Es vergingen einige Jahre… Mit der Zeit überwucherten Büsche und Gras den Ort der Beisetzung der Kiste, sodass Rabbinerin Treiger schließlich daran erinnern musste, wo sich dieser Ort befand. Inmitten des hektischen Alltags und der Ereignisse, insbesondere im Zusammenhang mit der Aufnahme und Unterbringung jüdischer Flüchtlinge aus der Ukraine, die vor dem Krieg, den Putins Russland in Europa entfesselt hat, flüchteten, blieb die Frage nach der Errichtung einer Gedenktafel am Ort der Beisetzung lange Zeit ungelöst. Außerdem wurde die ursprüngliche Idee, eine solche Tafel an der Ziegelmauer des Friedhofs anzubringen, verworfen, da die Friedhofsmauer als Gedenkstätte unter staatlichem Schutz steht. Daher entschied man, einen Gedenkstein zu gestalten, der sowohl der jüdischen Tradition entsprach als auch diese besondere Grabstätte kennzeichnete. Ein ernstes Problem war jedoch das Fehlen einer Finanzierungsquelle für dieses kleine Denkmal. Als es schien, dass die Lösung in eine Sackgasse geraten war, fanden sich zwei engagierte Menschen, ein Ehepaar aus Oldenburg, Elena Ljubarova und Pavel Goldvarg, die die Initiative ergriffen, den Stein auswählten, in Auftrag gaben und auf eigene Kosten am Ort der Beisetzung aufstellten. Die Installation des Gedenksteins an der Friedhofsmauer wurde auf den Gedenktag für Gefallene und Opfer des Terrors, den Trauertag (Jom haSikaron), der am 4. Ijar nach dem jüdischen Kalender begangen wird (in diesem Jahr fiel er auf den 13. Mai), abgestimmt.

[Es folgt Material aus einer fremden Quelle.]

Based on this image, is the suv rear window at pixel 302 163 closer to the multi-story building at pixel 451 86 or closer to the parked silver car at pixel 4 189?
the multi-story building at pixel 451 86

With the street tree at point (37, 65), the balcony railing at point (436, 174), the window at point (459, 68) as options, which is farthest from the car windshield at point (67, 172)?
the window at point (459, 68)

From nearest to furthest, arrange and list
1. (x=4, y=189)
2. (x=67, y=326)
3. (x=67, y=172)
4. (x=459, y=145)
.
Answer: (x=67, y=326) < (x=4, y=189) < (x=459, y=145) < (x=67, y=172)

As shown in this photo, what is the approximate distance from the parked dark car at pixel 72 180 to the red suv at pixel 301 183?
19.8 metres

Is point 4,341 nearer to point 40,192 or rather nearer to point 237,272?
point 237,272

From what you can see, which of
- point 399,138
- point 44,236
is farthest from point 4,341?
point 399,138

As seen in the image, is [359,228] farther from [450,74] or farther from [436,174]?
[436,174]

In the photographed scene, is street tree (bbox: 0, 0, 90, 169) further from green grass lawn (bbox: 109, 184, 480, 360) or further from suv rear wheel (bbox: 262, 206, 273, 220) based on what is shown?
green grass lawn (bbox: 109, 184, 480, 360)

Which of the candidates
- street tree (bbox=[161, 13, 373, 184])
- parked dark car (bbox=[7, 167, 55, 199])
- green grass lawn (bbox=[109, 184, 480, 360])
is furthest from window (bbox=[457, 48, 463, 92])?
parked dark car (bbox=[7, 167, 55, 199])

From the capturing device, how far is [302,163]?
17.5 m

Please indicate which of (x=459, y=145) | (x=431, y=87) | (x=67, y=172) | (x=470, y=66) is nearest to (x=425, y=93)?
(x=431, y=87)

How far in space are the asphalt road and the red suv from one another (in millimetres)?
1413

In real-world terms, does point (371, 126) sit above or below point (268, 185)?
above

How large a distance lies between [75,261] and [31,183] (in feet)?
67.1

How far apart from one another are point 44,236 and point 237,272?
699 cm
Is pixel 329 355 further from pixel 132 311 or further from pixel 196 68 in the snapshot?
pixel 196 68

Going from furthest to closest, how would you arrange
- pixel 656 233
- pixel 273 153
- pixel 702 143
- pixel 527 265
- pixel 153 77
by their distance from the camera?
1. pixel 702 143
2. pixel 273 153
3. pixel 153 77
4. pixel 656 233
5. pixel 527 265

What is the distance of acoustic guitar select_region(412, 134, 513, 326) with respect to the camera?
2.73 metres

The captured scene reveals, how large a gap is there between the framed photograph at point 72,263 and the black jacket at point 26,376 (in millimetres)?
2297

Auf dem grauen Stein mit roten Einsprengseln, die das Blut der unschuldigen Opfer symbolisieren, steht eine Inschrift auf Deutsch und Hebräisch: „Hier ruhen die menschlichen Haare von Opfern des nationalsozialistischen Regimes.“ Dieser Text wurde in Zusammenarbeit mit dem Verband der Jüdischen Gemeinden von Niedersachsen abgestimmt. Der Stein hat an den Rändern unregelmäßige Kanten, was die zerbrochenen Leben der Holocaust-Opfer symbolisiert, deren Haare unter diesem Gedenkstein beigesetzt sind. Nach der Aufstellung des Steins sprach Rabbinerin Alina Treiger ein Totengebet.

Памятный камень в честь жертв нацистского режима, установлен 13 мая 2024
Gedenkstein zu Ehren der Opfer des NS-Regimes, errichtet am 13. Mai 2024.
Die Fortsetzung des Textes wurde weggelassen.